#### Problem to work on:
Quote the records that follow in full, leaving the pictures out.

#### Data for this task:
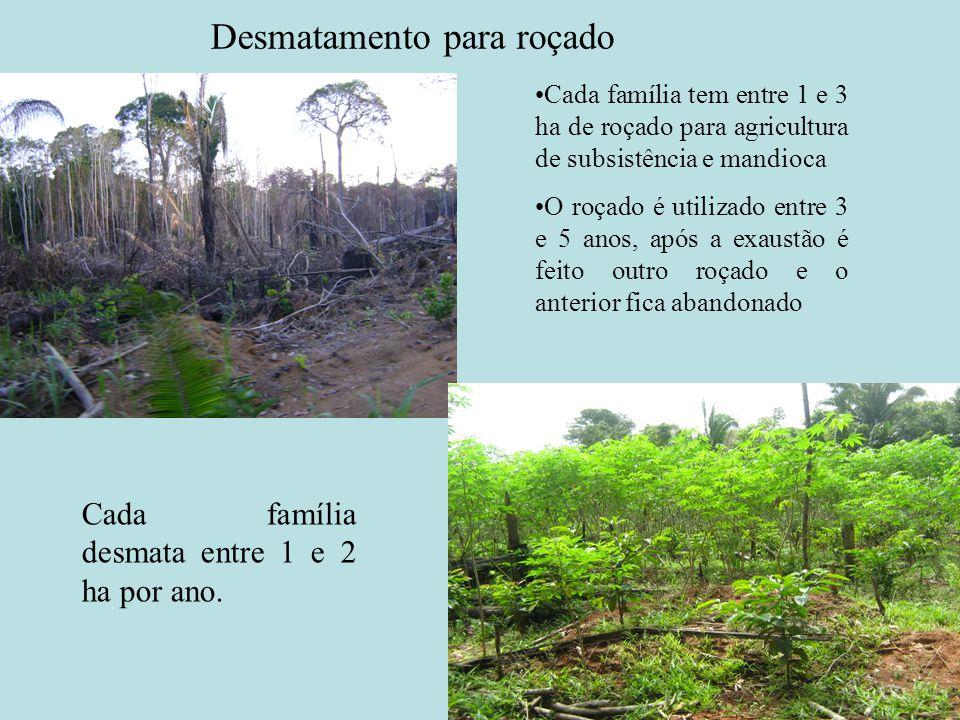Desmatamento para roçado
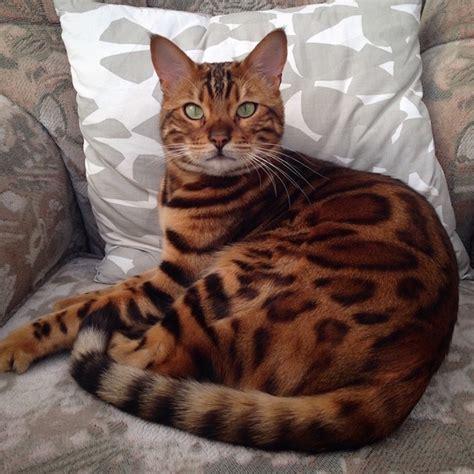 majestic bengal cat    mix   leopard   tiger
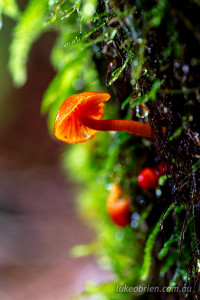 red hygrocybe tarkine tasmania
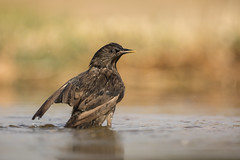 Spotless Starling (Daniel Trim) Tags: hides de el taray spanish spain nature wildlife bird birds birding steppe europe european spotless starling sturnus unicolor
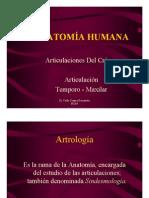Anatomía - Articulaciones Del Cráneo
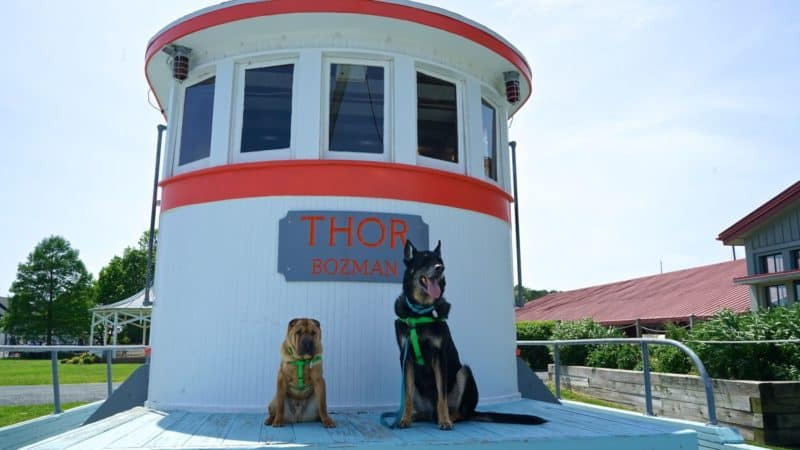 Maryland's Top Pet Friendly Attraction: The Chesapeake Bay | GoPetFriendly.com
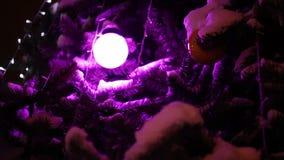 Iluminación en el CU del árbol de navidad metrajes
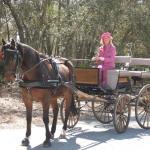 Horse Farms In Citrus County Horse Ranch For Sale In Floral City Horse Farms For Sale In Citrus County Florida Sherri C Parker Assoc Realtors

#### Solved exercise:
Desmatamento para roçado
 majestic bengal cat    mix   leopard   tiger
 red hygrocybe tarkine tasmania
 Spotless Starling (Daniel Trim) Tags: hides de el taray spanish spain nature wildlife bird birds birding steppe europe european spotless starling sturnus unicolor
Anatomía - Articulaciones Del Cráneo
 Maryland's Top Pet Friendly Attraction: The Chesapeake Bay | GoPetFriendly.com
 Iluminación en el CU del árbol de navidad metrajes
 Horse Farms In Citrus County Horse Ranch For Sale In Floral City Horse Farms For Sale In Citrus County Florida Sherri C Parker Assoc Realtors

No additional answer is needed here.